Im Hinblick auf die erhebliche Gefahr von Fehlversendungen ist daneben eine Prüfung erforderlich, ob tatsächlich auch die richtige Datei versandt wurde. Diese spezifische Gefahrenlage unterscheidet den Versand über das besondere elektronische Anwaltspostfach insbesondere von dem Versand per Telefax, bei dem das Original des Schriftsatzes händisch in das Telefax-Gerät eingelegt wird, was eine Verwechslung bei einfacher Sichtkontrolle sicher ausschließt. Da bei der Versendung über das beA die Dateiauswahl durch bloßen „Mausklick“ aus einer Vielzahl von Dateien erfolgt und auch der elektronischen Eingangsbestätigung des Gerichts keine über die Zuordnung zu einem bestimmten Verfahren hinausgehende Individualisierung der übermittelten Datei zu entnehmen ist, muss der Rechtsanwalt durch eine Organisationsanweisung oder durch konkrete Einzelanweisung sicherstellen, dass jeder fristgebundene Schriftsatz mit einem diese Individualisierung ermöglichenden Dateinamen versehen wird, der später anhand von Prüfprotokoll und Eingangsbestätigung die Kontrolle auf Fehlversendungen ermöglicht (…). Denn andernfalls kann ohne Öffnung der versandten Datei nicht nachvollzogen werden, welcher Schriftsatz unter dem Aktenzeichen versandt wurde (…).
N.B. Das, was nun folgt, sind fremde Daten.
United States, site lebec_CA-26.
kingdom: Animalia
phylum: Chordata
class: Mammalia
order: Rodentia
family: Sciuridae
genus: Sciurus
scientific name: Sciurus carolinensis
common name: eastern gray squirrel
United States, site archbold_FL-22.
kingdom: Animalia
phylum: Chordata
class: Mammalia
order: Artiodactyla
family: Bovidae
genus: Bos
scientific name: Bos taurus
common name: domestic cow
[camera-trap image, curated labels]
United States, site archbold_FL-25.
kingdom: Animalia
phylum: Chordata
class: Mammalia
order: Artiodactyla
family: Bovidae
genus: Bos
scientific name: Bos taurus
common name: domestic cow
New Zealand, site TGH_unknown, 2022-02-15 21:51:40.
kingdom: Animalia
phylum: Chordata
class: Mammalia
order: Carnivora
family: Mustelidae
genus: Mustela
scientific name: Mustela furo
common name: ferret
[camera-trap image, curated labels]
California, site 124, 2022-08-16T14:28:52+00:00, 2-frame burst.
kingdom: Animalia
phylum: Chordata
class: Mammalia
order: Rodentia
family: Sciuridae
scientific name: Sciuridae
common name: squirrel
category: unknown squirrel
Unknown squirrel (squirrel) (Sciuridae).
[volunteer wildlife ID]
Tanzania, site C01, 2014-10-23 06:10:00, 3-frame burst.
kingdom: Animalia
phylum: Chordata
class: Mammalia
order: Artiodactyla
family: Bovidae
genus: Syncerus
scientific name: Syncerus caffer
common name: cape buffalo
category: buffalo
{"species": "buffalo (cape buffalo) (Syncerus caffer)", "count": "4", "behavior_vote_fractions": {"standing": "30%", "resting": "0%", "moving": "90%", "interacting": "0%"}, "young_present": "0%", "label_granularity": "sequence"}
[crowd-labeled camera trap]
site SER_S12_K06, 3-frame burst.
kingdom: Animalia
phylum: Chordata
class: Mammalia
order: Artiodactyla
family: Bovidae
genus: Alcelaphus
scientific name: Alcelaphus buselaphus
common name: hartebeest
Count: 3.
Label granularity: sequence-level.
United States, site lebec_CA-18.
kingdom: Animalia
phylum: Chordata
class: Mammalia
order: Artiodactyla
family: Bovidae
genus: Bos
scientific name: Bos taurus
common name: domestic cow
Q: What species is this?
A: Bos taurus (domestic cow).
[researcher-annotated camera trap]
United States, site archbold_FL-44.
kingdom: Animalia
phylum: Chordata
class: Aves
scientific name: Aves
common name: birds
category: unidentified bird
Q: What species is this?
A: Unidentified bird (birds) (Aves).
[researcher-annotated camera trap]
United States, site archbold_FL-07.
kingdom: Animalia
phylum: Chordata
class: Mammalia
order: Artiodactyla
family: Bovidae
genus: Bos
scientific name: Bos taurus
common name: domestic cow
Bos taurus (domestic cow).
d) Zu einer solchen Anweisung ist in dem Wiedereinsetzungsantrag und der zu seiner Glaubhaftmachung vorgelegten eidesstattlichen Versicherung vom 19.4.2021 nichts vorgetragen.“

Anmerkung

Und das ist – worauf der Senat auch hinweist – nichts Neues und entspricht der Rechtsprechung des BGH (Beschluss vom 17. März 2020 – VI ZB 99/19 Rn. 16) und auch der Soll-Regelung in § 2 Abs. 2 ERVV. Wohl auch deshalb ist gegen den Beschluss keine Rechtsbeschwerde eingelegt worden. Aussagekräftige Dateinamen bei ERV-Eingängen sind allerdings nach meiner (selbstverständlich nicht repräsentativen) Erfahrung nicht der Regelfall. Das legt es nahe, dass es an entsprechenden Weisungen in vielen Fällen (noch) fehlt. tl;dr: Vor der Versendung eines fristgebundenen Schriftsatzes über das beA ist durch Organisationsanweisung sicherzustellen, dass a) der Schriftsatz mit einem die hinreichende Individualisierung ermöglichenden Dateinamen versehen und b) die Prüfung des Sendevorgangs auf den Ausschluss von Dateiverwechslungen erstreckt wird. Die bloße Kontrolle von Prüfprotokoll und Eingangsbestätigung auf technische Übermittlungsfehler reicht nicht aus. Anmerkung/Besprechung, OLG Dresden, Beschluss vom 01.06.2021 – 4 U 351/21.